Would it be possible for you who have a calibrated back-up camera controller to share your measuring block 130? Or even better, if someone could tell how to interpret the fields of block 130 (RT have written little saying field three should read 0x0000 for a successful calibration). 

I did an experiment today; I chock up the calibration board 100 mm and tried to add and subtract that new height to the base value (500). My thought was that I should be able to see which operation (+/-) that gave the best fit, i.e., what operation resulted in the guiding lines stretching the right distance behind the vehicle (the drivers manual says green line stretch ca 2 meters behind the car and yellow 3). Contrary to my expectation the extension of those lines didn't differ significantly even though the two values used for channel 005 differed by 200 mm. 
Maybe that’s because calibration did not succeed completely? 

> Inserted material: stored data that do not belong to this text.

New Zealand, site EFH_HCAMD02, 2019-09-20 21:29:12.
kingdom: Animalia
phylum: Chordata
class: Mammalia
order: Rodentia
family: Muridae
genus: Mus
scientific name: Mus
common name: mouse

Strange to say, attempting to calibrate with the VAS5250 (I use a homemade replica) not visible to the camera a fault code (03006) is registered. When the calibration board is shown to the camera and reference image is properly aligned calibration seems to succeed, i.e., guiding lines are shown and shaded rectangles for use when parking alongside is properly displayed. This even though field three of block 130 says 0x00FE. 










This control unit and camera have been retrofitted by me, here’s how I went about. 
https://ddm.se/Kufatec_genuine_VAG_back-up_camera_installation_Passat_CC.pdf


----------



## Spacewalker (Nov 23, 2009)

Make sure when you calibrate RVC all doors ARE CLOSE .


----------